Number of (primary and secondary) outcome variables in the included studies varied from one [16, 18, 19, 22, 23, 25, 27, 28, 30, 35,36,37, 44] to five [29]. Eighteen studies clearly defined outcome variable(s) [15,16,17,18,19,20, 22,23,24,25, 27, 31,32,33, 36,37,38,39,40,41, 46]. The others did not provide a clear definition for LOS. The lack of a unique definition for the LOS in ED might have led to different results. Seven studies defined ED LOS as a number of minutes (or hours) between a patient’s arrival/identification to ED and discharge [24, 27, 38,39,40,41, 46]. The primary outcome measure in the reviewed studies was ED LOS (N = 28) [15,16,17,18,19,20, 22, 23, 25,26,27,28, 30,31,32,33, 35,36,37,38,39,40,41,42, 45,46,47,48], triage level (N = 1) [43, 44], ED resource usage (N = 1) [24], hospital admission (N = 1) [29], disposition from ED (N = 1) [21] and ED waiting room time (n = 1) [43, 44]. The twenty-three studies reported on the granularity of ED LOS in minutes [19, 32, 36, 39,40,41, 43, 44, 46, 47] or hours [18, 20, 22, 23, 25,26,27,28, 31, 33, 35, 38, 42, 48]. Some of these studies reported the mean or median of all patient ED stay. The mean of ED LOS ranged from 1 h to 9.2 days [15, 18, 33, 36, 37, 39,40,41,42, 44, 46] and the median of ED LOS ranged from 15 min to 54.6 h [20, 22, 27, 31, 33,34,35, 38, 43, 44, 46, 47]. Two studies did not provide a clear description of the statistical analysis methods [32, 45].

Candidate predictors

Not all studies reported on the predictor selection strategy. Table 2 shows the number and type of predictors in each model. Predictor variables were mostly measured at admission time or within the first 24 h of admission. Predictors selected for inclusion in modeling may have a large but spurious association with the outcome, which leads to predictor selection bias. Including such predictors increases the likelihood of over-fitting and thus over-optimistic predictions of a model’s performance for other individuals [49]. The number of continuous predictors was 0 [24, 36, 39, 41, 45, 47, 48] or 1 (age) [17, 21, 28, 35, 38, 40, 42,43,44, 46] or 2 [15, 20, 30] or 3 [26, 31] or 4 [33, 34] or 7 [29] or 8 [25] or 9 [19] or ten [27] or eleven [37] or eighteen [23]. The number of categories of all categorical predictors ranged from 0 to 19. Two studies used cut points to categorize continuous variables [20, 39]. Only one study used logarithmic transformation to transform the skewed continuous variables to approximately conform to normality [41].
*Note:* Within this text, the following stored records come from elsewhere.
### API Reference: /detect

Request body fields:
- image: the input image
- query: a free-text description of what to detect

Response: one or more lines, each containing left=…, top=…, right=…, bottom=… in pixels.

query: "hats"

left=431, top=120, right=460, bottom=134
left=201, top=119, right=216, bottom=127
As shown in Table 2, age, gender, acuity level, mode of arrival, patient disposition, and insurance type are important predictors for ED LOS that were used in most studies.

Sample size

The number of registered patients ranged from 100 [42] to over 4 million [16, 43] and the number of patients selected for model development or validation was between 42 [42] and 4,645,483 [16] patients.

Missing data

Most studies did not describe the completeness of data and/or handling of missing data. Some studies excluded all missing data for development and validation models. Ignoring the missing data can introduce bias. It is especially poor when the percentage of missing values per attribute varies considerably [23]. Differences between studies in the amount, type of missing data, and the methods used to handle this missing data may markedly influence model development and predictive performance. Only eight studies reported on the percentage of missing values [17, 21, 23, 28, 38, 42, 43, 47] and two studies described the handling of missing data [19, 22]. Specifically, these studies excluded all missing data for development and validation models.

Model development

Twenty-nine studies developed one or more new models for predicting emergency department LOS [24,25,26,27,28,29,30,31,32,33, 35, 38, 39, 42, 43, 45, 48]. Models were developed using Logistic Regression [15, 18, 20, 21, 23,24,25,26, 29, 31, 35, 38, 39, 45, 48], Artificial Neural Network (ANN) [15, 16, 22, 37, 45], convolutional neural networks (CNN) [15], generative adversarial network (GAN) [19], accelerated failure time (AFT) [34], time series [48], Gradient Boosting Machine (GBM) [32], Coxian phase-type distribution model [33], Decision tree algorithm [28], linear regression [21, 30, 36, 43], Poisson regression [27, 36], and various machine learning methods (Random Forest (RF), Support Vector Machines (SVM), Gradient Boosting (GB), AdaBoost, K-Nearest Neighbours (KNN), CatBoost, XGBoost, Decision Tree, Naïve Bayes) [15, 17, 18, 22, 23]. Note that these papers have used some of these machine learning models. It should be noted that only one study used the quantile regression analysis since the distribution of the response variable (ED service completion) was highly skewed, with long right tails [43].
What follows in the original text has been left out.